Media October-December 2005
|News Release: December 15, 2005||View Printable PDF Version|
|Docket Number: RM05-35|
Commission promotes contract sanctity with proposed rules
on Standard of Review
The Federal Energy Regulatory Commission today proposed changes to its rules that will help reduce the time and expense involved in resolving disputes concerning modifications to jurisdictional wholesale power and gas sales contracts filed under the Federal Power Act and Natural Gas Act.
Under the Federal Power Act and Natural Gas Act, contracts between individual parties can be used to set rates, terms and conditions of service. In such contracts, parties may agree to voluntarily restrict some or all of their freedom to change the contract terms, rates, and conditions. In some cases a seller and buyer may have contracted for a particular rate and not expressly reserved the right to propose any changes. In such cases, the courts have differed on the applicable standard of review, when a seller, or buyer, seeks to file a new rate or change the existing contract.
Today's proposed rule reflects the need to clarify the standard of review governing proposed modifications to jurisdictional agreements in the event the parties do not expressly reserve their right to make changes. The courts have asked the Commission to squarely confront the underlying issues and eliminate the confusion and regulatory uncertainty around these issues by clarifying the default standard of review that will govern when the parties fail to expressly adopt a standard in their contracts.
"This proposal will help promote the sanctity of contracts, provide greater stability in competitive energy markets and provide adequate protection for energy customers," stated Commission Chairman Joseph T. Kelliher. "The proposed rules provide regulatory certainty, while preserving the Commission's ability to review and modify agreements to protect customers under the public interest standard," Chairman Kelliher added.
Upon review of the case law, the Commission concluded that the weight of precedent supports the conclusion that the public interest standard applies in the case of contractual silence. That standard is consistent with the Supreme Court decisions in Mobile and Sierra. Under the proposed rules, parties to a contract remain free to adopt the just and reasonable standard for review of modifications to jurisdictional agreements.

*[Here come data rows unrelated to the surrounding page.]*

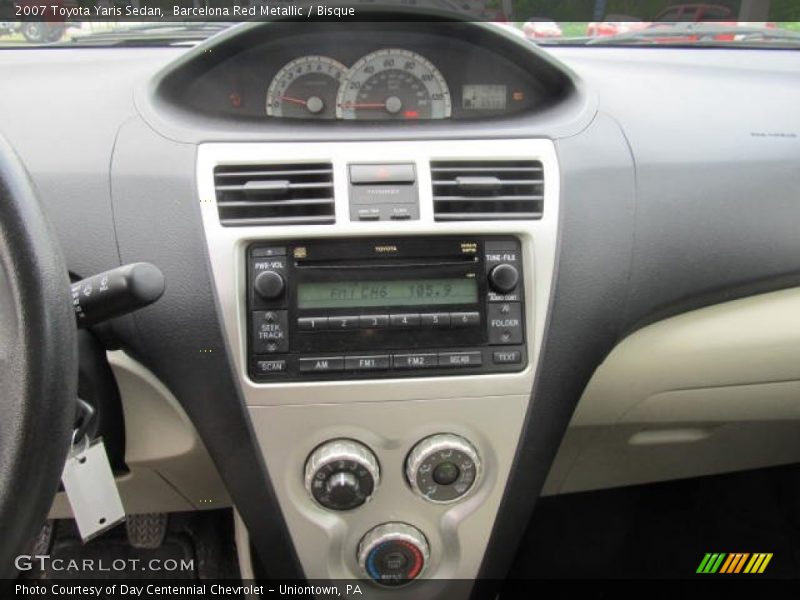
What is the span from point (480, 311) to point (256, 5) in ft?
2.20

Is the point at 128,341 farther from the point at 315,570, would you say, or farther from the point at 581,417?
the point at 581,417

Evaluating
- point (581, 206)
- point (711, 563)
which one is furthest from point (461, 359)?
point (711, 563)

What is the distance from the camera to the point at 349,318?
3.95 ft

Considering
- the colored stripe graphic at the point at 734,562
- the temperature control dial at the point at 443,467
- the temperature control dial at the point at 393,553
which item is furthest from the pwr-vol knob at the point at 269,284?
the colored stripe graphic at the point at 734,562

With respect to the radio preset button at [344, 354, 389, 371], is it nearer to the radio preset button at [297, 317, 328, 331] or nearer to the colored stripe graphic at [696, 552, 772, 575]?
the radio preset button at [297, 317, 328, 331]

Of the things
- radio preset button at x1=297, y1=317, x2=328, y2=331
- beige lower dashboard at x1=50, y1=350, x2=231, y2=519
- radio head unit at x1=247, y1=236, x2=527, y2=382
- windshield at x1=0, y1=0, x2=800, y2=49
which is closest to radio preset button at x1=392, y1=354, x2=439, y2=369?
radio head unit at x1=247, y1=236, x2=527, y2=382

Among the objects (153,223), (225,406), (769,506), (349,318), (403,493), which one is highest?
(153,223)

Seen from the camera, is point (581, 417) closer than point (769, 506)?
Yes

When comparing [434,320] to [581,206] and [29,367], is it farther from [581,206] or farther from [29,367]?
[29,367]

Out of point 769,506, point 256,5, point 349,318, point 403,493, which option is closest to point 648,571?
point 769,506

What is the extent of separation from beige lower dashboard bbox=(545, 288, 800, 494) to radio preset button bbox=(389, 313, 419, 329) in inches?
14.7

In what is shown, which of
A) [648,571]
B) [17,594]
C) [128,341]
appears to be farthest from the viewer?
[648,571]

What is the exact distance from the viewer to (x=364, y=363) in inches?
47.3

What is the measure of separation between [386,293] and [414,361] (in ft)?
0.39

The proposed rule would specify boilerplate language the parties must include in a jurisdictional agreement, if they wish subsequent modifications to be reviewed under a just and reasonable standard. In the absence of the prescribed boilerplate language, the Commission is proposing to review such modifications under a stricter public interest standard. The proposed rule would not apply to service agreements entered into pursuant to a form of service agreement included in the tariff of an interstate natural gas pipeline or electric transmission provider.
The Commission adopted the proposal with Commissioner Suedeen Kelly dissenting in a separate statement. The proposed rule would be applied prospectively, and would take effect for all jurisdictional contracts under the Federal Power Act and Natural Gas Act executed 30 days or more after the final rule is published in the Federal Register. Comments on the proposed rule, Standard of Review for Modifications to Jurisdictional Agreements, are due within 30 days after the proposed rule is published in the Federal Register (www.gpoaccess.gov).